He cites that the traditional family of our ancestors took care of each other. Physically, financially and emotionally. Immigrants relied upon their family as did our agricultural ancestors. Dr. Lowenstein believes that
"families today find it more difficult, due to competing demands from the larger world, to spend time together, to feel committed to each other, to communicate with each other, to share spiritual values, and to cope with crises together." However, he has found that some families have seemingly overcome these modern day threats and have a strong and thriving family. What are some of these qualites?
- A Sense of Commitment to the Family
- Showing Appreciation and Building Self-Esteem
- Sharing Positive Communication
- Spending Time Together
The suburbanization of America has made it much easier for family members to move away. Modern transportation has increased the distances between grandparents, cousins, parent-child or siblings.
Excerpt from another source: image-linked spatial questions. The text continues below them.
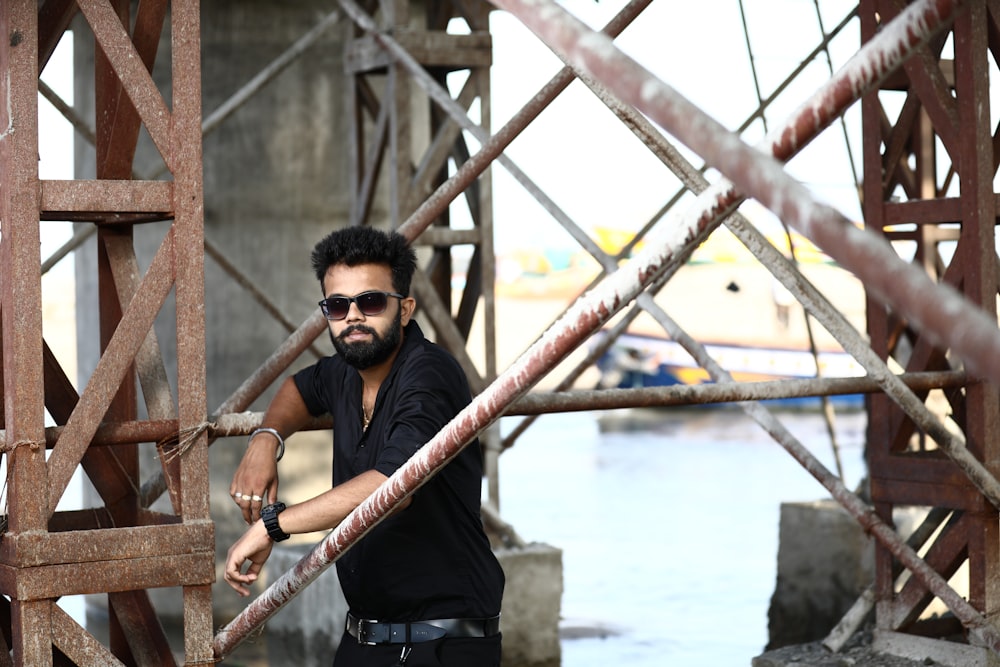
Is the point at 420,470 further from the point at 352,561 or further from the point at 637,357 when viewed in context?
the point at 637,357

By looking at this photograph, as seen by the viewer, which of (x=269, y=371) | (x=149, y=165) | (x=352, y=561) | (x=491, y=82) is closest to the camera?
(x=352, y=561)

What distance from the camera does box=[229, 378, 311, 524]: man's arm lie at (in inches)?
159

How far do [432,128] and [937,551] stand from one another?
174 inches

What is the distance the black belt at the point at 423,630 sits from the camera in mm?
3766

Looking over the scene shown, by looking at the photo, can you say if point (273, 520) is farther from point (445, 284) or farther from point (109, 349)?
point (445, 284)

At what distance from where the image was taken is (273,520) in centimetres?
360

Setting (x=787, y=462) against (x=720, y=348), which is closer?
(x=787, y=462)

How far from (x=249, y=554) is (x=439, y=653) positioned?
1.81 feet

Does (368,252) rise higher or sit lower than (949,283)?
lower

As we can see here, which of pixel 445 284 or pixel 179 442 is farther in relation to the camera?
pixel 445 284

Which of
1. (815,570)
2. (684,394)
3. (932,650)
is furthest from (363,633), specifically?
(815,570)

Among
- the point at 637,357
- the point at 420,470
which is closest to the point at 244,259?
the point at 420,470

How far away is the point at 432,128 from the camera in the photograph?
371 inches

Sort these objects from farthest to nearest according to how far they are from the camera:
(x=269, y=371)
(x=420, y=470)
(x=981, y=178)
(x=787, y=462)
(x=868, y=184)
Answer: (x=787, y=462)
(x=868, y=184)
(x=981, y=178)
(x=269, y=371)
(x=420, y=470)
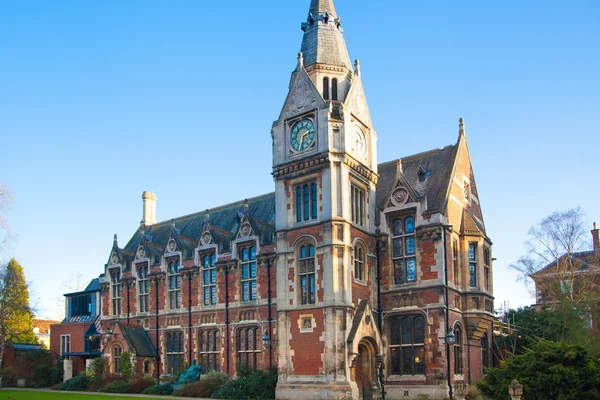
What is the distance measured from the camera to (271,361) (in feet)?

Despite this fact, families that are together tend to allow themselves to be interrupted by TV, cell phones, and computers. The modern convenieces of life have offset the necessities of family. The functions of family (food, shelter, taking care of sick and elderly) which produced emotional health have been usurped by government and America's financial success.
There is a major emotional cost to living in an affluent country. Do we really have it better? Are we happier Americans than the "Greatest Generation" or the generations that came before them? Many researchers and authors argue that we are financially richer, physically healthier but emotionally sicker.
I've found in my practice that poor emotional health tends to result in alcohol abuse, drug use, habit-formation and eventually addiction. Anecdotally, I think Dr. Lowenstein is right on the point.